RECORDS FOR THE EXERCISE:

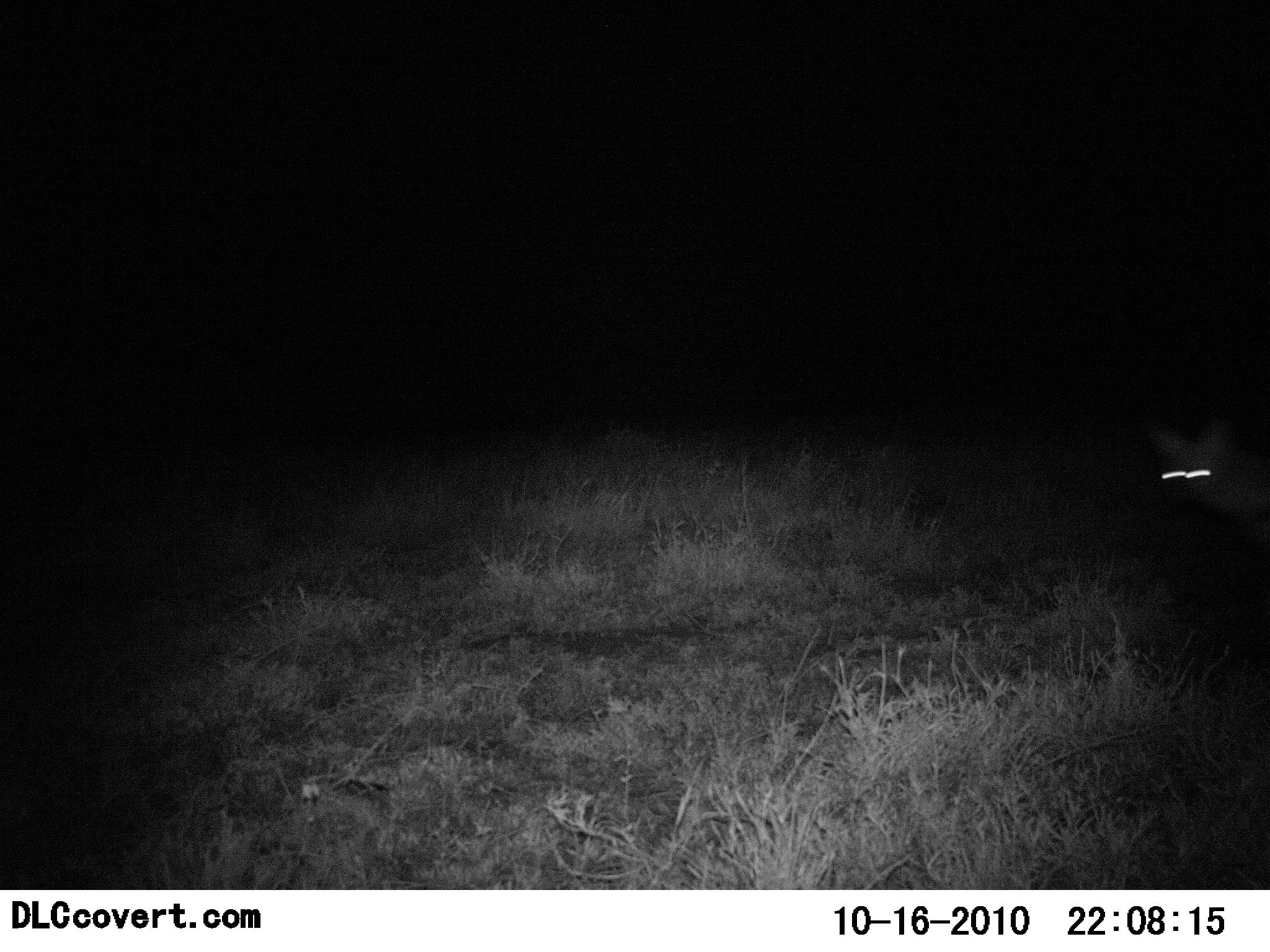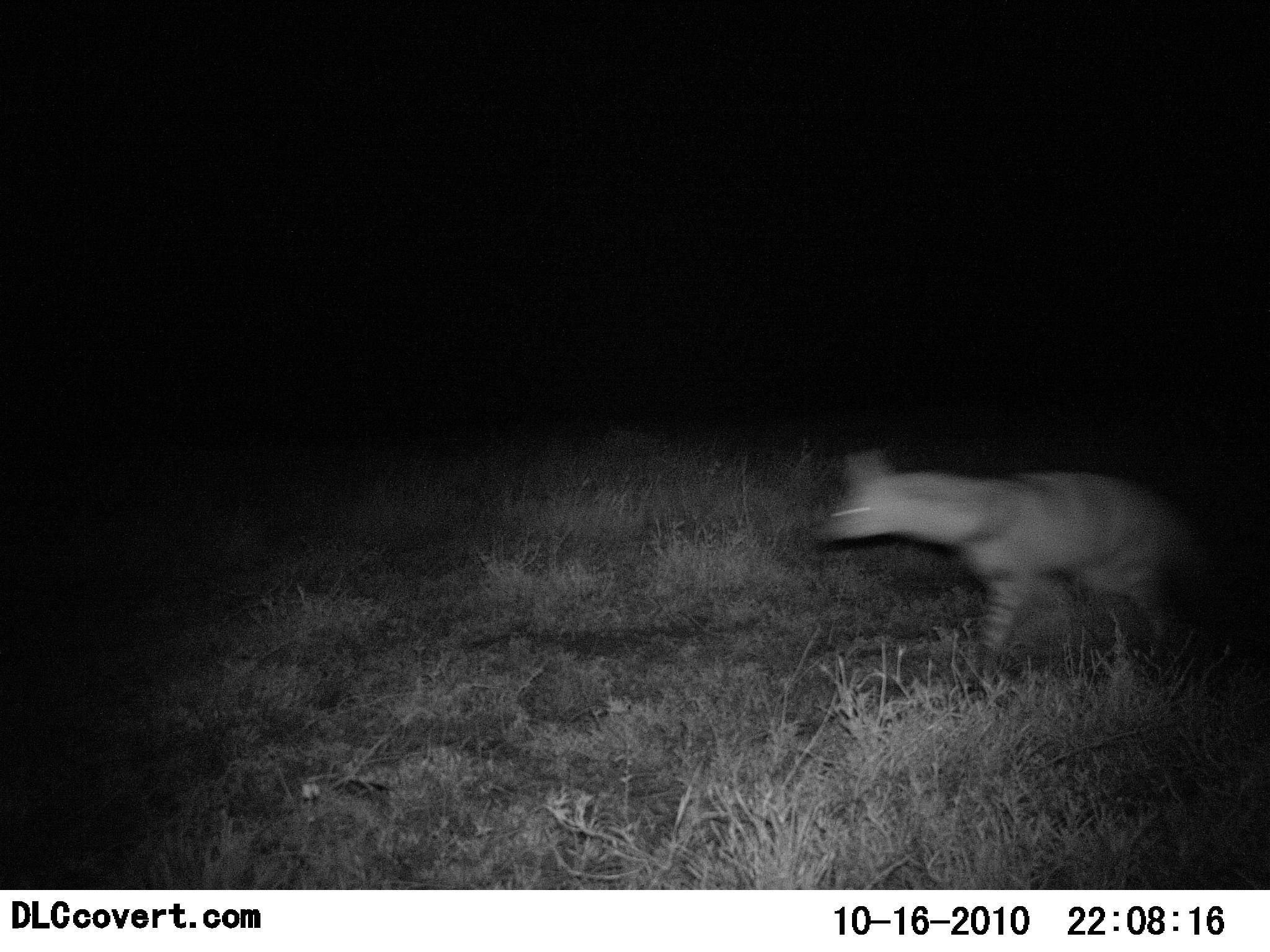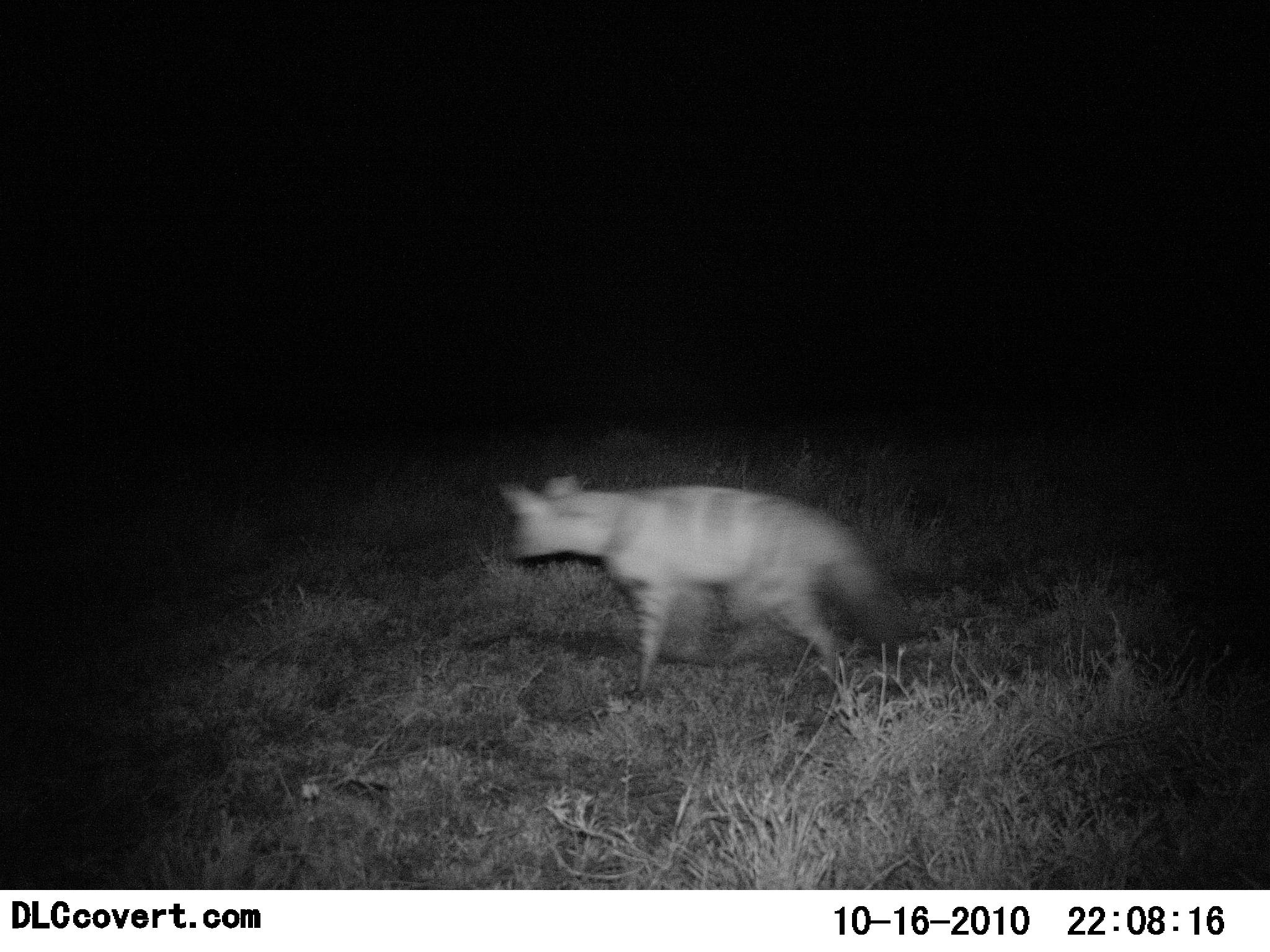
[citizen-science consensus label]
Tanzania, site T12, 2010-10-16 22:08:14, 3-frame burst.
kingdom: Animalia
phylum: Chordata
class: Mammalia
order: Carnivora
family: Hyaenidae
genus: Hyaena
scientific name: Hyaena hyaena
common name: striped hyena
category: hyenastriped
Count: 1.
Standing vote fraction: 0%.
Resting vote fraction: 0%.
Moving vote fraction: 100%.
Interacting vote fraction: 0%.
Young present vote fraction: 0%.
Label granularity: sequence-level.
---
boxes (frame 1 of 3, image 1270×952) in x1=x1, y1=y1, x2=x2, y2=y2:
animal: x1=1149, y1=421, x2=1270, y2=535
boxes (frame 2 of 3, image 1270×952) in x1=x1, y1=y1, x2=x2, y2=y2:
animal: x1=807, y1=451, x2=1216, y2=693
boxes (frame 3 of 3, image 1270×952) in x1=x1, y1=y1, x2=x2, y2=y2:
animal: x1=498, y1=475, x2=911, y2=698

TASK BRIEF: Give the data above again, exactly and completely. No pictures go in.

ANSWER SECTION:
[citizen-science consensus label]
Tanzania, site T12, 2010-10-16 22:08:14, 3-frame burst.
kingdom: Animalia
phylum: Chordata
class: Mammalia
order: Carnivora
family: Hyaenidae
genus: Hyaena
scientific name: Hyaena hyaena
common name: striped hyena
category: hyenastriped
Count: 1.
Standing vote fraction: 0%.
Resting vote fraction: 0%.
Moving vote fraction: 100%.
Interacting vote fraction: 0%.
Young present vote fraction: 0%.
Label granularity: sequence-level.
---
boxes (frame 1 of 3, image 1270×952) in x1=x1, y1=y1, x2=x2, y2=y2:
animal: x1=1149, y1=421, x2=1270, y2=535
boxes (frame 2 of 3, image 1270×952) in x1=x1, y1=y1, x2=x2, y2=y2:
animal: x1=807, y1=451, x2=1216, y2=693
boxes (frame 3 of 3, image 1270×952) in x1=x1, y1=y1, x2=x2, y2=y2:
animal: x1=498, y1=475, x2=911, y2=698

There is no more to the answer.